I due anziani della casa accanto stavano di nuovo litigando.
«Ora però ogni cosa che faccio è sbagliata. Ci metto buona volontà, ma è sbagliata» diceva il marito.
«Ma quale buona volontà: non hai mai messo volontà. Neanche quando mi lasciavi da sola ad occuparci della figliola. Io non ho mai detto nulla, ma è così».
«Ma per favore: non hai mai detto nulla? Mi hai sempre brontolato. E io ho subìto e basta con te».

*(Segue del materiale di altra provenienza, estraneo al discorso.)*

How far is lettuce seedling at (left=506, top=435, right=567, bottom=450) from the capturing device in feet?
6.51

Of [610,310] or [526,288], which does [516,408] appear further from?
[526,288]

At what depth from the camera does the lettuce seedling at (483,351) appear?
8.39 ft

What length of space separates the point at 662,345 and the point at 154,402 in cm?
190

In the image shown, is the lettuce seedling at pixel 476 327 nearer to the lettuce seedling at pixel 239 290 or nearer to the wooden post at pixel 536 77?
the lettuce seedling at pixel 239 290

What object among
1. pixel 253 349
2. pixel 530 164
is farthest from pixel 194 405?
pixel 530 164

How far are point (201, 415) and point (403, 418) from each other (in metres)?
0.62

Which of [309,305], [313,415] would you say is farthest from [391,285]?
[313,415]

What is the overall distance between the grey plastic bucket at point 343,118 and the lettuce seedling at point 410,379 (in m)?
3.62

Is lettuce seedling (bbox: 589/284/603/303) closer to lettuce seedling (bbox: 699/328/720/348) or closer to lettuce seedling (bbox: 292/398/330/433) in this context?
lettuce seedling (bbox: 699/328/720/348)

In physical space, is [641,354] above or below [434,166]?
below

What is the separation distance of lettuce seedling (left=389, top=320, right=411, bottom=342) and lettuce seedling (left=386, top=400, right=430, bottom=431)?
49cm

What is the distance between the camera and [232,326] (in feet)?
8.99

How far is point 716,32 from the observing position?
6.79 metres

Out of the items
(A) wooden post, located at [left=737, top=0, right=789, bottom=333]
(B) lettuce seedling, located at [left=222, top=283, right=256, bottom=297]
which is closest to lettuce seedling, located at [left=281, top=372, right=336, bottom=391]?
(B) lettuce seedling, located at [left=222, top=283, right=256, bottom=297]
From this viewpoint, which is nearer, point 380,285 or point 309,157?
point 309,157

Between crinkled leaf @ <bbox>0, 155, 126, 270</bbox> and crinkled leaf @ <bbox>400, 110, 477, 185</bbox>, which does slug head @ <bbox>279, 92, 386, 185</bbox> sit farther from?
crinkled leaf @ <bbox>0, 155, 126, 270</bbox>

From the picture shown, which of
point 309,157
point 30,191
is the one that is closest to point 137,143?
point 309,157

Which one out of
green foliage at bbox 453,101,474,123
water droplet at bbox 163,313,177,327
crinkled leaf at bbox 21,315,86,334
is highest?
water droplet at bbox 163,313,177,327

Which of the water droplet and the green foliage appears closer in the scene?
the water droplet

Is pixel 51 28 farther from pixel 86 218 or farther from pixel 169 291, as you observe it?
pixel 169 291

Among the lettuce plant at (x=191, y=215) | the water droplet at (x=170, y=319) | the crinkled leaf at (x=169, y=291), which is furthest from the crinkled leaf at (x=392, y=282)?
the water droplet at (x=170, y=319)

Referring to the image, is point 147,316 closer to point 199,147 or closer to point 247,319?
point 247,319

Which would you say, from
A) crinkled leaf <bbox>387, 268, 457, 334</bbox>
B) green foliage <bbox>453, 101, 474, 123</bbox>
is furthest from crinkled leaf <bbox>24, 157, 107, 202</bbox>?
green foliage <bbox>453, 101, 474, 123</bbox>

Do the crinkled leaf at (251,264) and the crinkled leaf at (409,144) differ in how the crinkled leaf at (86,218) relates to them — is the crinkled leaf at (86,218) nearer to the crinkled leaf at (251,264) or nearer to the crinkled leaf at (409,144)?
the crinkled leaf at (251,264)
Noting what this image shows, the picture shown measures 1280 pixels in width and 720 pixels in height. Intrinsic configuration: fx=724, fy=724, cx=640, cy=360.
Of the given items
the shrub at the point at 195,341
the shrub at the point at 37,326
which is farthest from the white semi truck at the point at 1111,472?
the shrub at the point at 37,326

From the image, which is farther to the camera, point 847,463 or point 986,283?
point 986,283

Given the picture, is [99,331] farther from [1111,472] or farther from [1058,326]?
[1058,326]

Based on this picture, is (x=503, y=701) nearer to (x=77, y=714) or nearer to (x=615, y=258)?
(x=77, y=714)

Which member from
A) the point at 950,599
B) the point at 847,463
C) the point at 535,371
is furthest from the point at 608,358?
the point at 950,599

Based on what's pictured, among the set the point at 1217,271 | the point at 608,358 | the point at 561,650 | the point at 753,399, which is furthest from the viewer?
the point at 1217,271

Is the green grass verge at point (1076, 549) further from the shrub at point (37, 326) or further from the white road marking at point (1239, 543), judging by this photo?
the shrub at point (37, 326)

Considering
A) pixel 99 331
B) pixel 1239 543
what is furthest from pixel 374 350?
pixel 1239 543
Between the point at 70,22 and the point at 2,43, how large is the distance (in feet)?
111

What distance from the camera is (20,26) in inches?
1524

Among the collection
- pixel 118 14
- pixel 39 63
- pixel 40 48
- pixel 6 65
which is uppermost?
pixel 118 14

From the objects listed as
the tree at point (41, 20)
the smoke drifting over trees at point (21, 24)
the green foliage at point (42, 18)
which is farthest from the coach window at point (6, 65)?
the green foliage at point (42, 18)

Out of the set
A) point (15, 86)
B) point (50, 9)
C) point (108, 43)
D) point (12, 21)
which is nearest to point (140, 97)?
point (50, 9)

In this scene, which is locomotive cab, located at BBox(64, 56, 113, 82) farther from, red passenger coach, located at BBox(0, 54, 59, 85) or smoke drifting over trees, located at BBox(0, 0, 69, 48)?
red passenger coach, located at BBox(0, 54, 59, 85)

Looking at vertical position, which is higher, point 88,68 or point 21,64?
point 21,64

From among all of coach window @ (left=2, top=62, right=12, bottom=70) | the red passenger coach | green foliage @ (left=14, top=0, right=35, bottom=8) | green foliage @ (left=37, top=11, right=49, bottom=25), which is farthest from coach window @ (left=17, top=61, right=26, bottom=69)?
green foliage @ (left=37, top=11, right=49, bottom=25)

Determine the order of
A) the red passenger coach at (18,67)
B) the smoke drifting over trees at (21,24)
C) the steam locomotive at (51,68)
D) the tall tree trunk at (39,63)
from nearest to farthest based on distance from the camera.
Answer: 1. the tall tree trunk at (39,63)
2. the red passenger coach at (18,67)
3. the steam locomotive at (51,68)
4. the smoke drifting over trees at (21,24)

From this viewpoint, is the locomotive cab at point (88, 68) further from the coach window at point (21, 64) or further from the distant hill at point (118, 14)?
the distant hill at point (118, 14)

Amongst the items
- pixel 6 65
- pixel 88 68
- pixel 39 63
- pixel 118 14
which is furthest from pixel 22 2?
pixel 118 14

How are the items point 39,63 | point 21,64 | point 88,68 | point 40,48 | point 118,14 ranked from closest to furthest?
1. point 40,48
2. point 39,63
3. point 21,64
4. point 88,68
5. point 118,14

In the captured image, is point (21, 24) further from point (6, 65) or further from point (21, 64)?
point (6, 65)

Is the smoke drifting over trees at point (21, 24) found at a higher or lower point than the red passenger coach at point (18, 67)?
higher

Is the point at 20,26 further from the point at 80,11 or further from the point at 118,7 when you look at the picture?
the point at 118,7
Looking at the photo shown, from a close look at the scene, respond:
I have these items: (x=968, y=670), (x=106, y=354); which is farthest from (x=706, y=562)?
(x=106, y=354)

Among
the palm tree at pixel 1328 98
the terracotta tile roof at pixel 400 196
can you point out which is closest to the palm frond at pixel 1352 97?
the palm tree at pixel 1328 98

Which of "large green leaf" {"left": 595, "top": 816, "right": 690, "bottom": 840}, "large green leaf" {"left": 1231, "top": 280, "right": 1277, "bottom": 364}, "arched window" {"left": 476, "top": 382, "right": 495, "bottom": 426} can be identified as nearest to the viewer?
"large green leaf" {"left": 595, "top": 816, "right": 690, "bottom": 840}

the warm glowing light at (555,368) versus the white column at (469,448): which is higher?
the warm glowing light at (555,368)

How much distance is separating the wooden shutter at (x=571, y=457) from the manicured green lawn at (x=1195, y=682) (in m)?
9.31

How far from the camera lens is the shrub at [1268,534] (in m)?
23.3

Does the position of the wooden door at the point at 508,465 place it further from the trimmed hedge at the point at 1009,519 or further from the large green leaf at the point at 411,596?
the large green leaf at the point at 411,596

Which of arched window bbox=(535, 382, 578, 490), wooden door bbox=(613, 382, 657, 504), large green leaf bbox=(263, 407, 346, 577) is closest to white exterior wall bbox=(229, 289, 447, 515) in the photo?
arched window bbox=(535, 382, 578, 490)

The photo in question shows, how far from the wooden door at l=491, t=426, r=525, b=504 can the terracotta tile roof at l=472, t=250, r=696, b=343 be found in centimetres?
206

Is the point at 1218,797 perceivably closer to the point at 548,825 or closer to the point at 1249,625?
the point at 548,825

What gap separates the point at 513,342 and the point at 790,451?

Marco li ascoltava e si chiedeva se davvero tutte le cose non dette alla fine esplodessero all’improvviso, come un vulcano in eruzione. Si chiedeva se i litigi tra i due vecchi fossero il frutto della senilità oppure se entrambi avevano covato per tutta la vita un risentimento reciproco, senza mai confessarselo. «Le cose prima o poi le devi dire sul serio» pensava Marco tra sé e sé, mentre divideva in tre bocconi il profitterol che aveva ancora davanti. «Le cose non dette ti avvelenano» pensava e intanto ascoltava i due anziani che ancora se le dicevano di tutti i colori. Sarà sempre stato così tra loro? Sul serio sono rimasti in silenzio a sopportarsi l’un l’altro, per poi esplodere sul finire dell’esistenza per non finire soffocati, rinfacciandosi troppo tardi le proprie colpe? Le cose vanno dette al momento giusto: solo così puoi riuscire a sistemarle. Anche le più piccole, quelle all’apparenza più insignificanti, possono avvelenarti. Nella testa di Marco ora c’era di tutto fuorché il lavoro da consegnare. C’erano Juliet, i due vecchi che litigavano e soprattutto la testa penzolante di quel lupo con i peli ancora sporchi di sangue: il pettine rimasto impigliato in un nodo troppo stretto. «Le cose vanno dette chiaramente» diceva Marco a se stesso, facendo ruotare il cucchiaino attorno ai bordi della ciotola, cercando di non lasciare neanche una macchia di cioccolato sul fondo.